** Start Source excerpt **

The Proposed Child Care Tax Deduction Would Overwhelmingly Benefit Families With High Incomes

President Trump’s proposal would provide a tax deduction worth the value of the average cost of care, based on age, in each state for children under the age of 13. Families would qualify for this deduction regardless of whether they have child care expenses. For example, a family with a stay-at-home parent could claim the deduction even if their children are not in formal, paid care. Tax deductions lower a family’s taxable income. This means that the higher a family’s income tax bracket, the larger the benefit it receives. To illustrate, let’s say the average annual cost of child care for a 2-year-old in California is $10,000. A family in the current high-income 33 percent tax bracket could use the deduction to reduce their tax owed by $3,300. Meanwhile, a family that is less well off — in the lower-income 15 percent tax bracket — could only reduce their tax owed by $1,500. What’s more, the income eligibility limits for this proposed tax deduction are extremely high — it’s available to single parents with incomes up to $250,000 and two parents with incomes up to $500,000 — and the deduction would even assist families with incomes in the top 5 percent of households in the US.

The proposed tax deduction falls far short of providing meaningful support to low- and middle- income families struggling the most to afford the high cost of child care. Further, in order to even take advantage of a tax deduction, families must earn enough to owe federal income taxes. If their incomes aren’t high enough, the tax deduction would be useless. In fact, the United States once had a federal tax deduction for child care expenses, but it was converted to a tax credit — the existing Child and Dependent Care Tax Credit — in 1976 because the deduction was deemed inequitable.

** End Source excerpt **

### Written task 1:
Quote the child care tax deduction text word for word, everything from "The proposed tax" down to "was deemed inequitable.".
### Written task 2:
Pick up the child care tax deduction text after its final sentence and keep writing it.

** Start Entries supplied **

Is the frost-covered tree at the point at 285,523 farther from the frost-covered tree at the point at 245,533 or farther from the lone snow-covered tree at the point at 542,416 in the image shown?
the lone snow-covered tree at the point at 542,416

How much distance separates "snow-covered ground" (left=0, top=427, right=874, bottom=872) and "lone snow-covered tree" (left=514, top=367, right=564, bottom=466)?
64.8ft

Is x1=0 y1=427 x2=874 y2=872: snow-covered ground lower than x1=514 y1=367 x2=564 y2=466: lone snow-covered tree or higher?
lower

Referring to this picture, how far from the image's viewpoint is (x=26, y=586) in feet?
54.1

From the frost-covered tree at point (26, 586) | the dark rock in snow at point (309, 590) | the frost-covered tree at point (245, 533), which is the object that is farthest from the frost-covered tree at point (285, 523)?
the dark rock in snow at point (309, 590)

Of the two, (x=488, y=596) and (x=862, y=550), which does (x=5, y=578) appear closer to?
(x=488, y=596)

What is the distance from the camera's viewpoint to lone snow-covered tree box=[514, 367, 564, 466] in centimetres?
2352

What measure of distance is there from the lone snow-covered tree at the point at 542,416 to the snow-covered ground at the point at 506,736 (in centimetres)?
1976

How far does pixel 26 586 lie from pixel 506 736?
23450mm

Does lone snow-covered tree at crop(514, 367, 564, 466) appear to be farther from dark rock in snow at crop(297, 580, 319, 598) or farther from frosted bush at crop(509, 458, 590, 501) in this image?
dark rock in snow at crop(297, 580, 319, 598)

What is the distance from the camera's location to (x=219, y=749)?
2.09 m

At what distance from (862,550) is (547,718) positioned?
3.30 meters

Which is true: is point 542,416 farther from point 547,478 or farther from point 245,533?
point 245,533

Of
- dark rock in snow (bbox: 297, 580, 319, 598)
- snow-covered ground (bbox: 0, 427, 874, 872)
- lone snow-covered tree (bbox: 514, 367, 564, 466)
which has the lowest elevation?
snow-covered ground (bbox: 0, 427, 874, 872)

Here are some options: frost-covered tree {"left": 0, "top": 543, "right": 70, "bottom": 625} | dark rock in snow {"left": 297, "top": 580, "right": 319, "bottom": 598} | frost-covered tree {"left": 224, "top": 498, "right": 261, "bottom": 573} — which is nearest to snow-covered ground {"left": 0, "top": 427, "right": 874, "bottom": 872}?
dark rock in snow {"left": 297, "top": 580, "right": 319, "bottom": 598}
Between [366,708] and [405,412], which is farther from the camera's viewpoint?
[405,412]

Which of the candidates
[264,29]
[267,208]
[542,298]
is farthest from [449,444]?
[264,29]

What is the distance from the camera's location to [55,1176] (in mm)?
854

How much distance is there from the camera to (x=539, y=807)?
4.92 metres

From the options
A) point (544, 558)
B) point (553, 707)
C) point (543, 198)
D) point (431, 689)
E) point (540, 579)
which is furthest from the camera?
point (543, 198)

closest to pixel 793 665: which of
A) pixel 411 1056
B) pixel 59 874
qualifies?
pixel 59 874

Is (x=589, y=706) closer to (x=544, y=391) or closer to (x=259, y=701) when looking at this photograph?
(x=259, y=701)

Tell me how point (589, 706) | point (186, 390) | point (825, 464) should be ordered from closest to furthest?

** End Entries supplied **

### Expected answer 1:
The proposed tax deduction falls far short of providing meaningful support to low- and middle- income families struggling the most to afford the high cost of child care. Further, in order to even take advantage of a tax deduction, families must earn enough to owe federal income taxes. If their incomes aren’t high enough, the tax deduction would be useless. In fact, the United States once had a federal tax deduction for child care expenses, but it was converted to a tax credit — the existing Child and Dependent Care Tax Credit — in 1976 because the deduction was deemed inequitable.

### Expected answer 2:
The Dependent Care Savings Account Would Strongly Favor Families With High Incomes While Providing Little Benefit to Lower-Income Families

The second component of President Trump’s child care plan is a tax-preferred savings account: the Dependent Care Savings Account (DCSA). The DCSA would allow families to save up to $2,000 per child per year up to the age of 17 for a variety of expenses like private school or extracurricular activities — that is, not just child care. Eventually, if a balance remains after covering eligible expenses, families could use these dollars to pay for college tuition. Contributions to a DCSA would not be taxed, which is why they are referred to as “tax-preferred” savings accounts, and families with any income — $10,000 or $1,000,000 or more — could take advantage of the DCSA. For families with low incomes, the federal government would match 50 percent of the first $1,000 deposited into a DCSA each year — a maximum of $500 per child per year.

As a way of helping families with the high cost of child care, a tax-preferred savings account is an ill-advised approach. Families who are living paycheck to paycheck would find it very difficult to put money into a special savings account when they don’t have enough cash on hand to pay for current child care expenses, much less diapers, rent, or bus tickets. Finally, much like President Trump’s proposed child care tax deduction, the DCSA would overwhelmingly benefit higher-income families. The higher a family’s income tax bracket, the greater the tax savings from any dollars placed into this savings account.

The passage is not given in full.